The next copyright lawsuit against OpenAI is underway. This time, the big names in the author community are weighing in.
17 authors, including John Grisham, George R.R. Martin and Jodi Picoult, have filed a copyright infringement lawsuit against OpenAI in New York federal court. The lawsuit was filed by the Authors Guild, which had previously threatened to sue OpenAI.
AI copyright expert Andres Guadamuz calls the case arguably the most important of the many ongoing negotiations. "This was always going to be settled by the intervention of the large copyright holders with good lawyers," Guadamuz writes.
The fact that the lawsuit was filed in New York rather than California, as many others have been, is a strategic move in case the California litigation ends in favor of the rights holders, Guadamuz says.
New lawsuit, same content
The substance of the case is similar to the ongoing lawsuits: The plaintiffs allege that OpenAI used copyrighted books for AI training without permission, referring to the books2 dataset. As evidence, they cite attributions from ChatGPT and its ability to summarize the books and generate works in the style of the original works.

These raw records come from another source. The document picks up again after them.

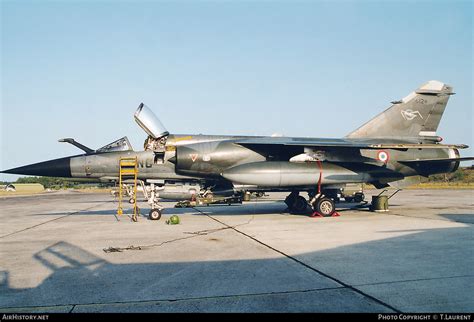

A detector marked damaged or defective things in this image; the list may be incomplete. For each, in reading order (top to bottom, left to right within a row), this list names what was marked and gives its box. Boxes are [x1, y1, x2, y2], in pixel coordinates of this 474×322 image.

tarmac crack [0, 203, 109, 240]
tarmac crack [191, 208, 402, 314]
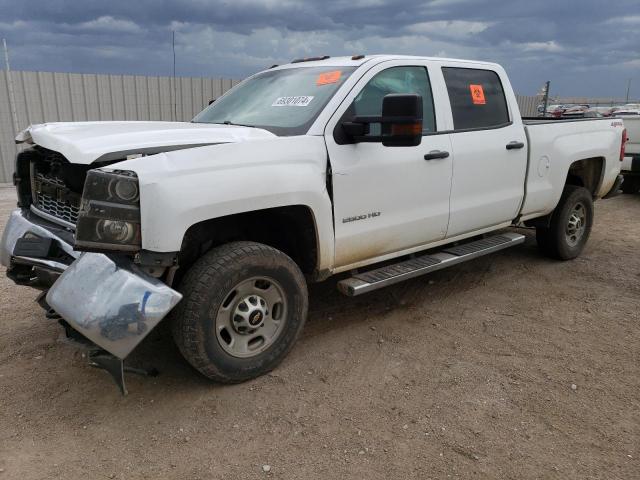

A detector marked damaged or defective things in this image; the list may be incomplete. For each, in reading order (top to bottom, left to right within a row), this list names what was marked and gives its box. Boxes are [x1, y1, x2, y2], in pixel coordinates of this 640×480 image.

crumpled front bumper [2, 208, 182, 358]
damaged front end [3, 150, 182, 394]
broken headlight [75, 169, 141, 251]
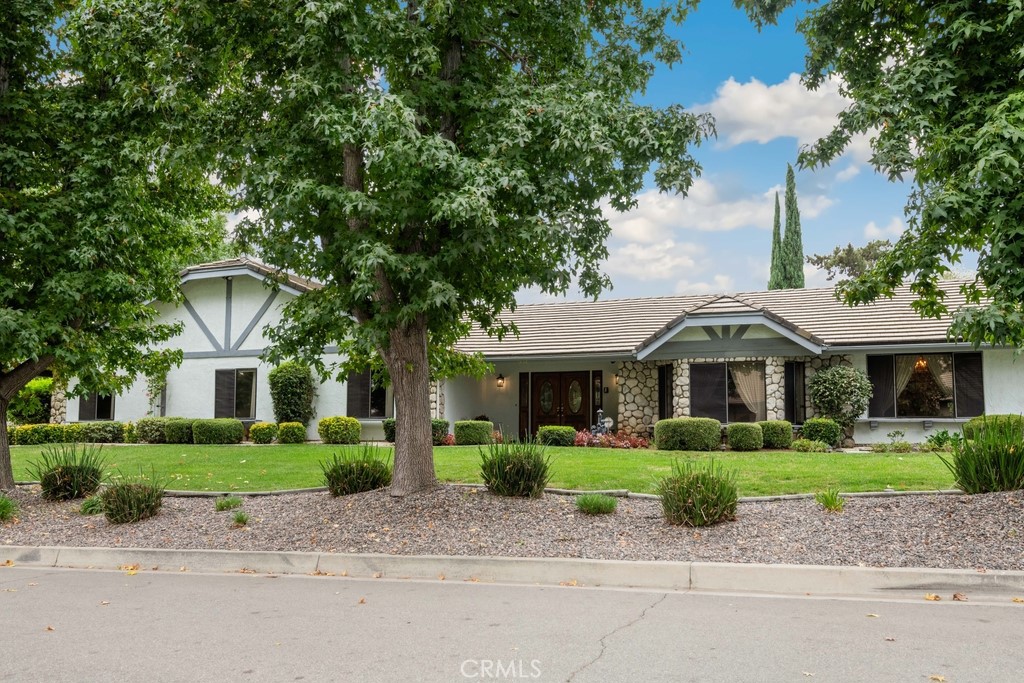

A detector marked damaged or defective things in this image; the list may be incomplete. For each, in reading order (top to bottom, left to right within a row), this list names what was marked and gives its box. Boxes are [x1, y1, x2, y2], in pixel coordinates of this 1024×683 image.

crack in asphalt [565, 589, 667, 679]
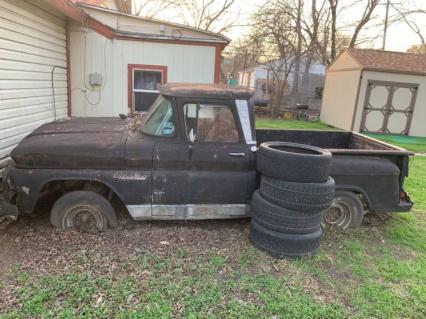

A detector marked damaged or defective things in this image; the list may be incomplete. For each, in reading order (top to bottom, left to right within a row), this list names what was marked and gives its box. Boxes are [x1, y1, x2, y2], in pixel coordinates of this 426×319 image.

rusty pickup truck [0, 84, 412, 231]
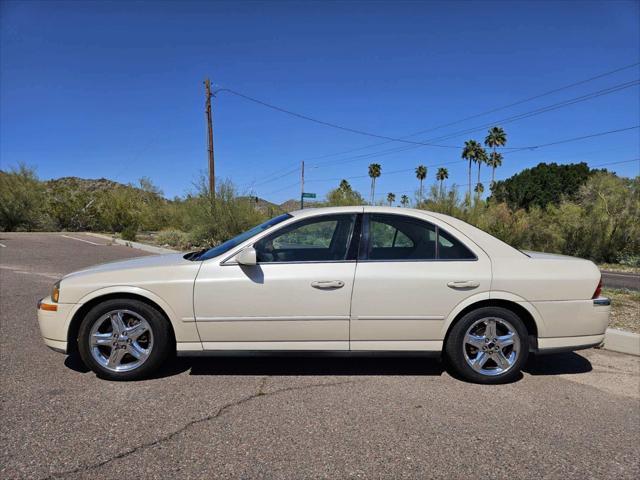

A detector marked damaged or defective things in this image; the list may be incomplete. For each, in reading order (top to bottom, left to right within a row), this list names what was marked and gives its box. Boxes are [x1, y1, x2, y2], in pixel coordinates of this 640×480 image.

road crack [43, 378, 358, 476]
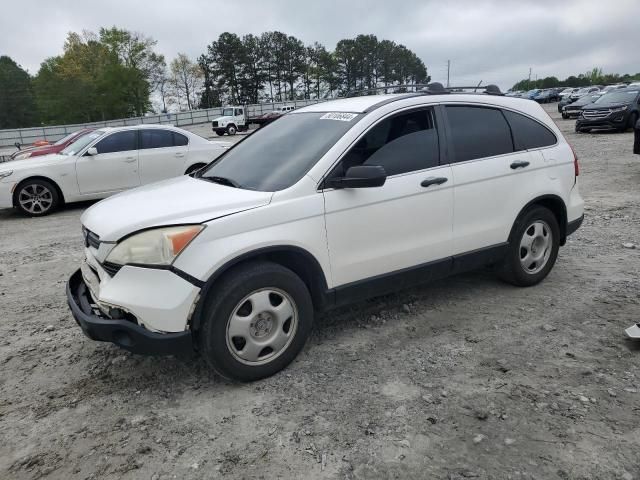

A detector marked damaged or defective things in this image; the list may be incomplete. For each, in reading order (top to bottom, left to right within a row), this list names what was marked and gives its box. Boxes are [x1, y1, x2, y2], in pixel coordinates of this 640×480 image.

cracked front bumper cover [67, 270, 194, 356]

For example, the plaintiffs cite a generated outline of a "Game of Thrones" prequel called "A Dawn of Direwolves," which features characters from George R.R. Martin's "A Song of Ice and Fire."
"For fiction writers, OpenAI's unauthorized use of their work is identity theft on a grand scale. Fiction authors create entirely new worlds from their imaginations—they create the places, the people, and the events in their stories," writes the Authors Guild.

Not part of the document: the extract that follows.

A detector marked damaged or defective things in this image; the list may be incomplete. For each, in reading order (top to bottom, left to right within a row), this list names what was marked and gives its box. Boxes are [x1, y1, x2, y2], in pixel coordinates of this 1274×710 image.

It's mostly about fair use
All of this is weak evidence, Guadamuz points out, because ChatGPT may not be able to name its training data or may be hallucinating about it. Book summaries can also come from Internet sources such as Wikipedia. Even if OpenAI were using the books for AI training, it could still be fair use, which is what this case is really about.

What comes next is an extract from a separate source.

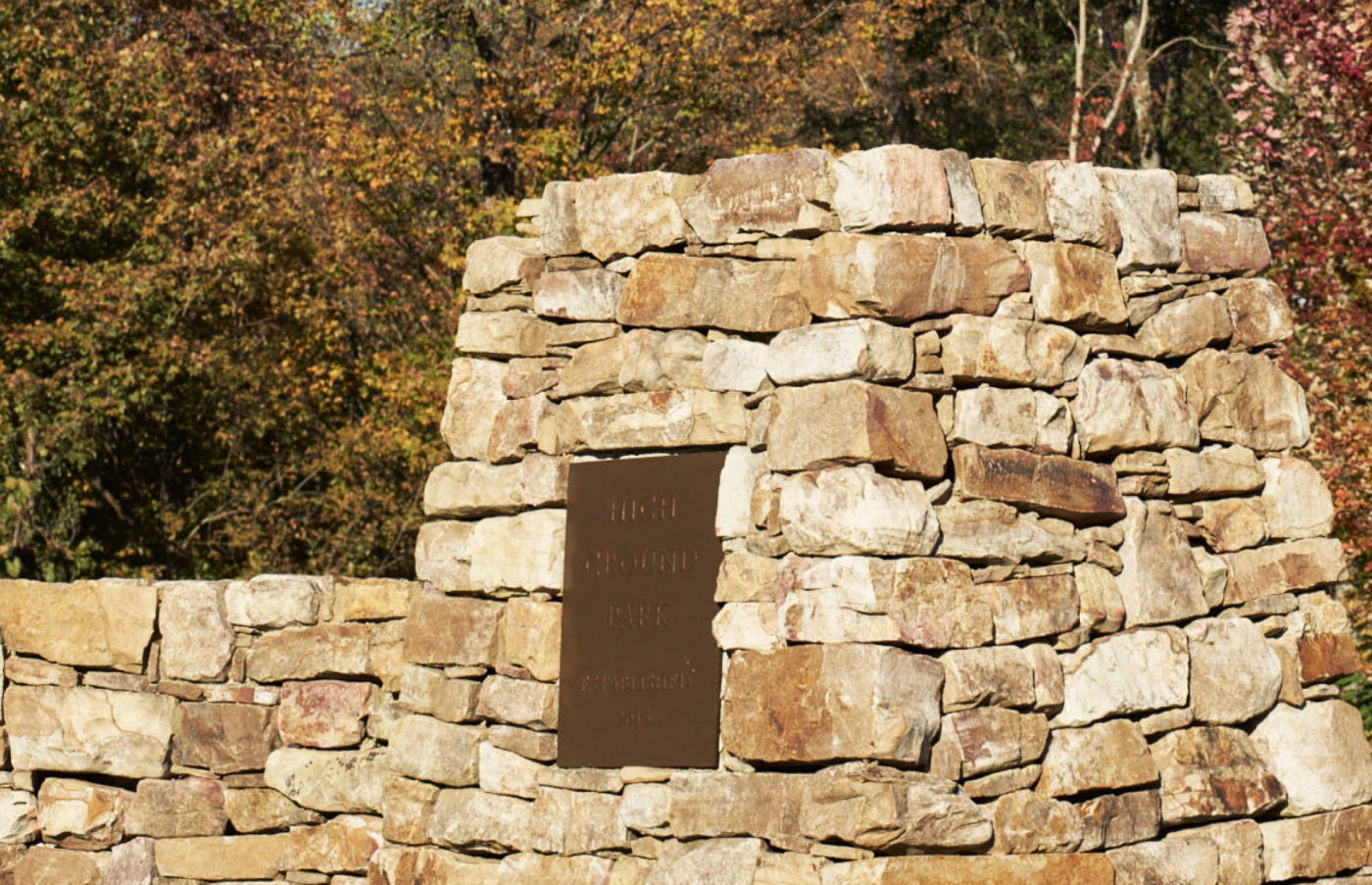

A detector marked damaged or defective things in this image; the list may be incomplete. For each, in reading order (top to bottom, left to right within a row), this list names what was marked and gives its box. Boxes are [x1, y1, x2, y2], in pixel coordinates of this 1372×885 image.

rusty metal plaque [557, 451, 729, 768]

A quick resolution is unlikely: Guadamuz expects the case to drag on for years, with many appeals. He does not expect an out-of-court settlement. OpenAI also seems to want to settle the matter once and for all in court.
Meanwhile, Big AI is likely to continue training large AI models and learning from potential mistakes in the selection of training data for their initial models. This is already evident in newer image models such as DALL-E 3, where OpenAI offers artists an opt-out of their work from the training data.